If nothing else, these missed connections and minor-key disappoints ensure that St. Vincent is entirely relatable. Publicity materials may see Clark in a cape and sporting a Spectoresque fro in bleach blonde, but the superficial changes hide something deeper. St. Vincent deals in the universality of disappointment and fear of loneliness at a time when the world seems noisier and more connected than ever.
‘Huey Newtom’ best contemplates that latter point while raging about the disconnect between worth and value in the digital age. With an alien synthline and Clark affecting a mindless drawl, its anger, at least initially, sounds foggy and displaced (such is the effect of baseless web-surfing), but by the time she spits out the words “Entombed in a shrine of zeroes and ones” the song has morphed into a roaring gospel-rock number with a distinctive, fuzzy guitar riff at its thrilling fore.
It’s true that the final four tracks see St. Vincent tail off a bit. Some are throwaway (‘Bring Me Your Loves’), others a bit derivative (‘Psychopath’ sounds like a less bratty YYYs), but their greatest crime is being forgettable in the company of far superior and engaging numbers. They pale in comparison to the songs mentioned above and suffer for their sequencing, coming after the album’s mid-section, which includes the draining, peerless ‘I Prefer Your Love’.
A ballad concerning Clark’s ailing mother, it is probably the most personal song St. Vincent has to offer and yet its the most transcendent. Part of that has to do with framing – a slow spectre of a mournful synth, a respectful, marching beat. It’s musically spare, allowing emotion to retain focus, and all that worry, fatigue and nostalgia for youth reaches the ear uninhibited and fully preserved.

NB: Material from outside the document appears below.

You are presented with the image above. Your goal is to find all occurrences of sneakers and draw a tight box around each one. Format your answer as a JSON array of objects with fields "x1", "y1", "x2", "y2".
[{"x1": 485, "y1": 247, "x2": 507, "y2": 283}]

St. Vincent should not be remembered as the album on which Annie Clark threw everything out and embraced electronic music. For one thing, that’s simply not true. It is a more a natural progression, a subtle reinvention, but this is the album when she decided to stop making sense of a world that refuses to, and she’s made all that frustration, confusion and sadness so entirely palpable that one can take solace in these songs and forget about the world at large.